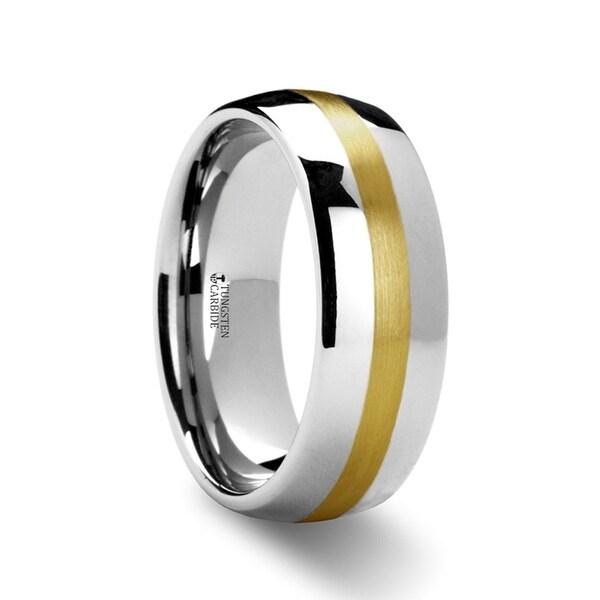 THORSTEN - CENTURION 14K Gold Inlaid Domed Tungsten Ring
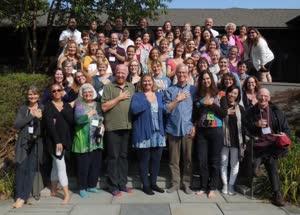 Portugal: Formação Profissional de Professores de Mindful Self-Compassion – Barcelos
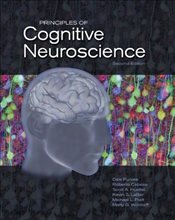 Principles of Cognitive Neuroscience 2E - Purves, Dale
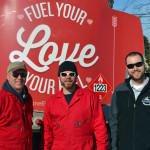 From left: Colby & Gale Inc. drivers Ralph Eugley and Tim Pratt and manager Matt Poole with a specially decorated oil truck on Valentine's Day. Colby & Gale was participating in a statewide event called Fuel Your Love.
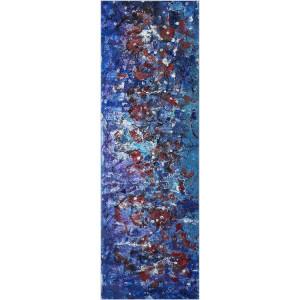 Pluie d'étoiles sous l'orage Dim. : 40 x 120 cm Mat. : sable, acrylique, encre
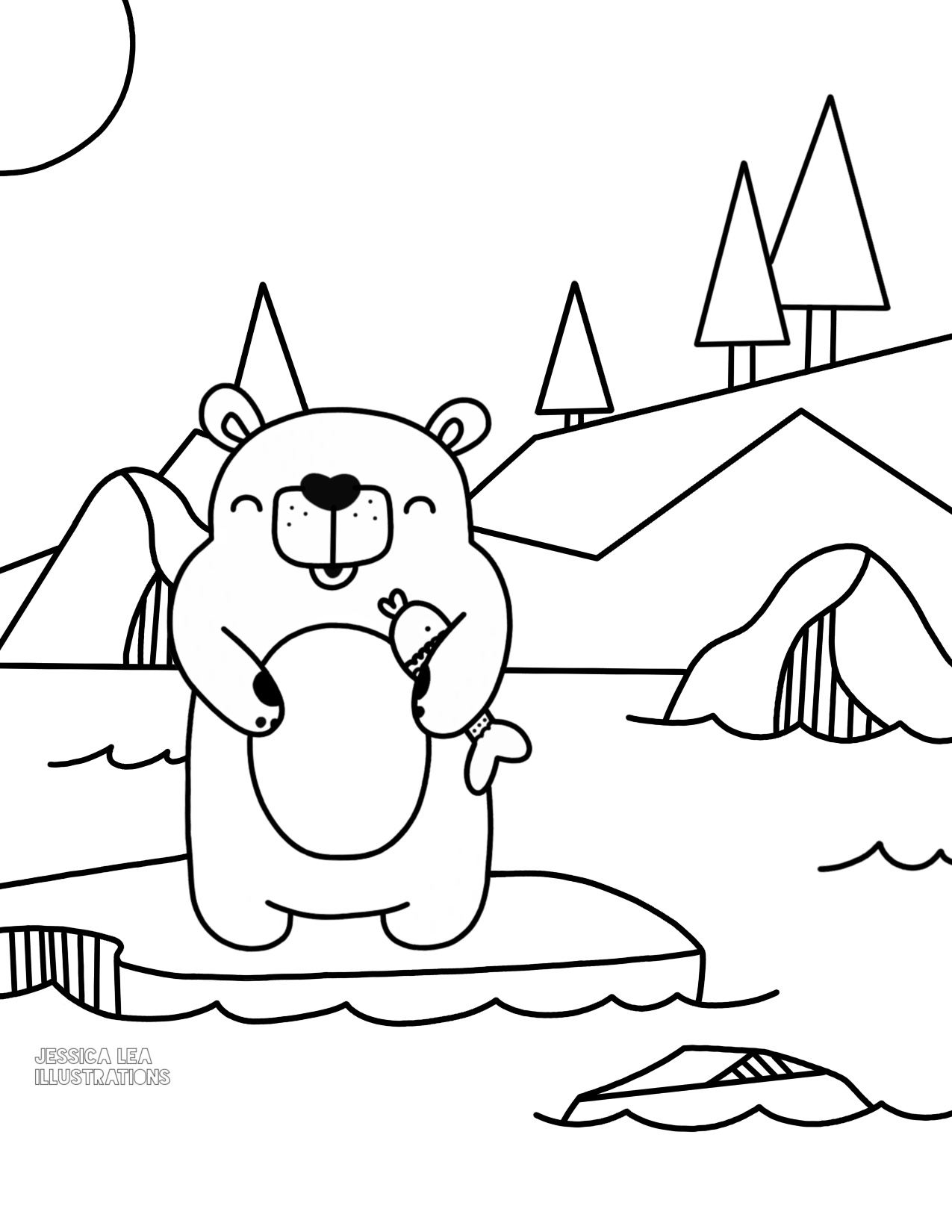 Polar Bear Printable Coloring Pages At Getdrawings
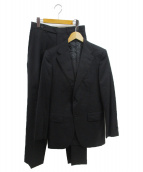 UNITED ARROWS TOKYO(ユナイティッドアローズトウキョウ)の古着「セットアップスーツ」 ブラック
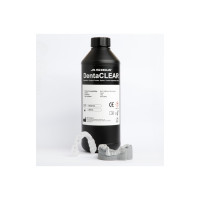 Asiga DentaCLEAR 1kg Bottle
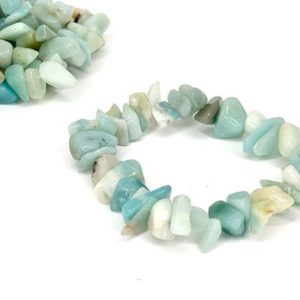 Shop Amazonite Bracelets! Amazonite Chips Bracelet | Natural genuine Amazonite bracelets. Buy crystal jewelry, handmade handcrafted artisan jewelry for women.  Unique handmade gift ideas. #jewelry #beadedbracelets #beadedjewelry #gift #shopping #handmadejewelry #fashion #style #product #bracelets #affiliate #ad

_THE PROBLEM:_
Restate verbatim the lines that begin at the one holding "From left: Colby" and end at the last line of the material. Exclude pictures.

_WRITTEN RESPONSE:_
 From left: Colby & Gale Inc. drivers Ralph Eugley and Tim Pratt and manager Matt Poole with a specially decorated oil truck on Valentine's Day. Colby & Gale was participating in a statewide event called Fuel Your Love.
 Pluie d'étoiles sous l'orage Dim. : 40 x 120 cm Mat. : sable, acrylique, encre
 Polar Bear Printable Coloring Pages At Getdrawings
 UNITED ARROWS TOKYO(ユナイティッドアローズトウキョウ)の古着「セットアップスーツ」 ブラック
 Asiga DentaCLEAR 1kg Bottle
 Shop Amazonite Bracelets! Amazonite Chips Bracelet | Natural genuine Amazonite bracelets. Buy crystal jewelry, handmade handcrafted artisan jewelry for women.  Unique handmade gift ideas. #jewelry #beadedbracelets #beadedjewelry #gift #shopping #handmadejewelry #fashion #style #product #bracelets #affiliate #ad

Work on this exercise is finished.